** WHAT NEEDS TO BE DONE **
Include in the output the line containing "Resting vote fraction: 0%." and each subsequent line of the records, through the end, transcribed exactly. Add nothing else.

##### INFORMATION PROVIDED

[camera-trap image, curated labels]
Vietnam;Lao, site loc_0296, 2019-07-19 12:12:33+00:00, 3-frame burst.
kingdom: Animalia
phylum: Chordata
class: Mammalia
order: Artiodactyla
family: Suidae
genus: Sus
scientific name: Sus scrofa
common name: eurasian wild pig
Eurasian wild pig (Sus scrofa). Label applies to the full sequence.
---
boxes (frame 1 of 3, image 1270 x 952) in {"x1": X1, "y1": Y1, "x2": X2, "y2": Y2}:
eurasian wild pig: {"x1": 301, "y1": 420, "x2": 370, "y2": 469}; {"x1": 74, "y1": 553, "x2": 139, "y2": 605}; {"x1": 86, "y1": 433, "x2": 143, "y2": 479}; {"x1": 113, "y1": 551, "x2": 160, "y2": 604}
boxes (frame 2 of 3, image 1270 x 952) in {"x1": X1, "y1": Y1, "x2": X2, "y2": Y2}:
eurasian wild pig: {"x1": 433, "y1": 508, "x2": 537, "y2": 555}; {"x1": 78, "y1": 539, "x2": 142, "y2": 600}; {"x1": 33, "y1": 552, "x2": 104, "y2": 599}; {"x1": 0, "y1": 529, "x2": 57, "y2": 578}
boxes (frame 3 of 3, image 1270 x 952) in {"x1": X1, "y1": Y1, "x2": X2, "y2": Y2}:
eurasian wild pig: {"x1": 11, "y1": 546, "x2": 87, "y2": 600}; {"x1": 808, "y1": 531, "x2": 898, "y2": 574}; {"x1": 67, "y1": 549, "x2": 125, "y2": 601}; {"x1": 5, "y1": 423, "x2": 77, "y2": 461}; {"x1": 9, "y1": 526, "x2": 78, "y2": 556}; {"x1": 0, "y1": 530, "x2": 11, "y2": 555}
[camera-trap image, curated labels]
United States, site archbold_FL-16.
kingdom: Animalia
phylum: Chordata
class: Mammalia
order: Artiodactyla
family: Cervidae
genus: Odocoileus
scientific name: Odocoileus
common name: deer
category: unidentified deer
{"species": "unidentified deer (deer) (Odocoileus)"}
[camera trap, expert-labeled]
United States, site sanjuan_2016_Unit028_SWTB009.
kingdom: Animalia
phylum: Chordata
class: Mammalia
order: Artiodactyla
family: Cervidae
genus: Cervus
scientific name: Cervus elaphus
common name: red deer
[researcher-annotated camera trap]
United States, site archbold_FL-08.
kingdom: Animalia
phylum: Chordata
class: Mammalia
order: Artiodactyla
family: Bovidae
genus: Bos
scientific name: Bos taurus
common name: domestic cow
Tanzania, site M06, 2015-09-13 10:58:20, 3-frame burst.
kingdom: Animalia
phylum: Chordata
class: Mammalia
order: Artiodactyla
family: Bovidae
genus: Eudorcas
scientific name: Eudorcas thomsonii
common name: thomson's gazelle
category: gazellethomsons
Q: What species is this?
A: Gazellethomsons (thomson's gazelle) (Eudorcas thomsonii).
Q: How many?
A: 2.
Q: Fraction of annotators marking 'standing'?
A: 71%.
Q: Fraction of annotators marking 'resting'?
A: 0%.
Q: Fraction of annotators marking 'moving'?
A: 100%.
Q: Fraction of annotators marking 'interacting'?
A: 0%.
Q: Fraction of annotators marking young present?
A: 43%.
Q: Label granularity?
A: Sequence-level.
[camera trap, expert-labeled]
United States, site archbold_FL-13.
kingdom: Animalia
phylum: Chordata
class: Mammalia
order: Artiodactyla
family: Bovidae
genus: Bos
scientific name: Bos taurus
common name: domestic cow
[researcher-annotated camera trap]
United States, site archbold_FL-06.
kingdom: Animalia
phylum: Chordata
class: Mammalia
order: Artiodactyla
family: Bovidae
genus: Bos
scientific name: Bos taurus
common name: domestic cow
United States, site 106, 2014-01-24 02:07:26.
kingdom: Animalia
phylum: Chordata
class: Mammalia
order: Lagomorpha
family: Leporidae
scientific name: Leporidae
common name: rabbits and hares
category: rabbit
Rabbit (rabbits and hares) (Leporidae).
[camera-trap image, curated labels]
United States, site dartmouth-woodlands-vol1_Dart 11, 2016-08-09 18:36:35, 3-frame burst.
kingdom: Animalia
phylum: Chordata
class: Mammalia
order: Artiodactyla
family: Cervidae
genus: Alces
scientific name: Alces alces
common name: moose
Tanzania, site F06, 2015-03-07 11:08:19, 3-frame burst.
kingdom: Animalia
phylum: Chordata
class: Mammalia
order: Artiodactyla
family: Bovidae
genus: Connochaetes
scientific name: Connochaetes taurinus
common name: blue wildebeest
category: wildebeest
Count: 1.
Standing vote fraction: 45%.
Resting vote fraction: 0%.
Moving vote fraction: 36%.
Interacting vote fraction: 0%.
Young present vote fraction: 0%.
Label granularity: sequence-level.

##########

** TASK RESPONSE **
Resting vote fraction: 0%.
Moving vote fraction: 36%.
Interacting vote fraction: 0%.
Young present vote fraction: 0%.
Label granularity: sequence-level.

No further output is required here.